Question

Use SPSS for this Application Exercise:
A comparative psychologist hypothesize that feeling sick is associated with disliking a flavor. In a study rats are randomly split into two group. In one group rats received an injection of lithium chloride immediately after drinking stevia-flavored water. The rats in the other group received no lithium chloride after drinking the flavored water. Lithium chloride causes nausea. The next day, all rats could drink stevia-flavored water. The total amount of stevia-flavored water drank (in milliliters) by all the rats for the next day are given below. What can be concluded with α = 0.10?

lithium	no lithium
4 4 1 3 2 6 8 6 1	6 9 6 7 9 7 5 6 7

a) What is the appropriate test statistic?
---Select--- na z-test One-Sample t-test Independent-Samples t-test Related-Samples t-test

b)
Condition 1:
---Select--- disliking a flavor stevia-flavored water lithium chloride no lithium chloride the rats
Condition 2:
---Select--- disliking a flavor stevia-flavored water lithium chloride no lithium chloride the rats

c) Input the appropriate value(s) to make a decision about H₀.
(Hint: Make sure to write down the null and alternative hypotheses to help solve the problem.)
p-value =  ; Decision:  ---Select--- Reject H0 Fail to reject H0

d) Using the SPSS results, compute the corresponding effect size(s) and indicate magnitude(s).
If not appropriate, input and/or select "na" below.
d =  ;   ---Select--- na trivial effect small effect medium effect large effect
r² =  ;   ---Select--- na trivial effect small effect medium effect large effect

e) Make an interpretation based on the results.

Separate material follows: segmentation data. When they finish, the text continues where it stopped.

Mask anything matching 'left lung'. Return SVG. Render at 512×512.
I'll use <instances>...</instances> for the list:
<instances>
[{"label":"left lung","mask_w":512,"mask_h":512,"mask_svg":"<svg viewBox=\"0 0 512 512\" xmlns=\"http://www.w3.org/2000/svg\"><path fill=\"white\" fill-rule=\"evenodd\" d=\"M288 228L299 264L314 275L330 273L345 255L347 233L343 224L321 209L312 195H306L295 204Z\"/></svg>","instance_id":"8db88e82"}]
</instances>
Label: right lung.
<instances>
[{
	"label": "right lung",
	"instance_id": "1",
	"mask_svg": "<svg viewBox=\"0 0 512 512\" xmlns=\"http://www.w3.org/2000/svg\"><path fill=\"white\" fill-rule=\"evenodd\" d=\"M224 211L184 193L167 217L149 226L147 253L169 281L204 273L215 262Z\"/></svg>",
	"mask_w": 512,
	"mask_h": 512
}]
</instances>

Rats that received lithium chloride drank significantly more stevia-flavored water than those that received no lithium chloride.

Rats that received lithium chloride drank significantly less stevia-flavored water than those that received no lithium chloride.     

There is no significant difference in stevia-flavored water drank between rats that received lithium and those that received no lithium chloride.

Answer 1

a)  Independent-Samples t-test

b) Condition 1:  lithium chloride

Condition 2: no lithium chloride

c)

Ho :   µ1 - µ2 =   0                  
Ha :   µ1-µ2 ╪   0                  
                          
Level of Significance ,    α =    0.1                  
                          
Sample #1   ---->   1                  
mean of sample 1,    x̅1=   3.889                  
standard deviation of sample 1,   s1 =    2.421                  
size of sample 1,    n1=   9                  
                          
Sample #2   ---->   2                  
mean of sample 2,    x̅2=   6.889                  
standard deviation of sample 2,   s2 =    1.364                  
size of sample 2,    n2=   9                  
                          
difference in sample means =    x̅1-x̅2 =    3.8889   -   6.9   =   -3.00  
                          
pooled std dev , Sp=   √([(n1 - 1)s1² + (n2 - 1)s2²]/(n1+n2-2)) =    1.9650                  
std error , SE =    Sp*√(1/n1+1/n2) =    0.9263                  
                          
t-statistic = ((x̅1-x̅2)-µd)/SE = (   -3.0000   -   0   ) /    0.93   =   -3.2387
                          
Degree of freedom, DF=   n1+n2-2 =    16                  

p-value =        0.005142   (excel function: =T.DIST.2T(t stat,df) )   52          
Conclusion:     p-value <α , Reject null hypothesis                      

d)

cohen's d =    |( x̅1-x̅2 )/Sp | =    1.5267
      
r²=   0.3960

e)

  Rats that received lithium chloride drank significantly less stevia-flavored water than those that received no lithium chloride.